**PASSAGE SHOWN:**
=======

BANGKOK: Thai prosecutors said Wednesday former Prime Minister Thaksin Shinawatra will be indicted for defaming the monarchy, three months after he was freed on parole on other charges.
Thaksin will not yet be indicted because he had filed a request to postpone his original appointment on Wednesday with proof that he has COVID-19, Prayuth Bejraguna, a spokesperson for the Office of the Attorney General, said at a news conference.
The attorney general’s office scheduled a new appointment for Thaksin’s indictment on June 18, Prayuth said, adding that Thaksin will also be indicted for violating the Computer Crime Act.
Thaksin had been in self-imposed exile since 2008, but returned to Thailand in August last year to begin serving an eight-year sentence. He was released on parole in February from the hospital in Bangkok where he spent six months serving time for corruption-related offenses.
On his return, he was moved almost immediately from prison to the hospital on grounds of ill health, and about a week after that King Maha Vajiralongkorn reduced his sentence to a single year. Thaksin was granted parole because of his age — he is 74 — and ill health, leaving him free for the remainder of his one-year sentence.
His return was interpreted as part of a political bargain between his Pheu Thai Party and the conservative establishment — longstanding rivals — to stop the progressive Move Forward Party from forming a government following its victory in last year’s general election.
After his return, the attorney general’s office said it had revived an investigation into whether Thaksin almost nine years ago violated the law against defaming the monarch, a crime punishable by up to 15 years in prison.
Thaksin was originally charged in 2016 with violating the law for remarks he made to journalists when he was in Seoul, South Korea, a year before that, but the investigation could proceed only after he was presented with the charge in person in the hospital in January, officials said. Thaksin had denied the charges and submitted a statement defending himself.
Prosecutor’s spokesperson Prayuth said there is enough evidence for the attorney general to indict Thaksin. He said the prosecutors have already prepared their statement and documents to present to the court next month.
Since his release, Thaksin has maintained a high profile and is believed to be wielding influence in the government led by Prime Minister Srettha Thavisin. One analyst believes Thaksin’s growing influence has angered the ultra-conservatives and that the indictment is their response.
“It is designed to keep Thaksin under control. This is keeping him on a leash. If he doesn’t behave then this charge can be activated and could land him in jail. This is to curtail his movement and his maneuvers and to remind him, sending him a signal in a way, to know who’s in charge and to know he should not overstep the boundary,” said Thitinan Pongsudhirak, at professor at Bangkok’s Chulalongkorn University.

=======

**RECORDED DATA:**

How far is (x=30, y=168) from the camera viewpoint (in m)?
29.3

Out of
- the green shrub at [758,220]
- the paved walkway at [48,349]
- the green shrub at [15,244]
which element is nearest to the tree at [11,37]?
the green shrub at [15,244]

=======

**DIRECTIONS:**
[A] According to the Thaksin article, on what date did the attorney general's office schedule the new appointment for the indictment?
[B] Reproduce word for word the portion of the Thaksin article starting with "Thaksin will not" and going on through "Computer Crime Act.".
Rely solely on the Thaksin article, not on the material.

**LIST OF SOLUTIONS:**
[A] June 18

[B]
Thaksin will not yet be indicted because he had filed a request to postpone his original appointment on Wednesday with proof that he has COVID-19, Prayuth Bejraguna, a spokesperson for the Office of the Attorney General, said at a news conference.
The attorney general’s office scheduled a new appointment for Thaksin’s indictment on June 18, Prayuth said, adding that Thaksin will also be indicted for violating the Computer Crime Act.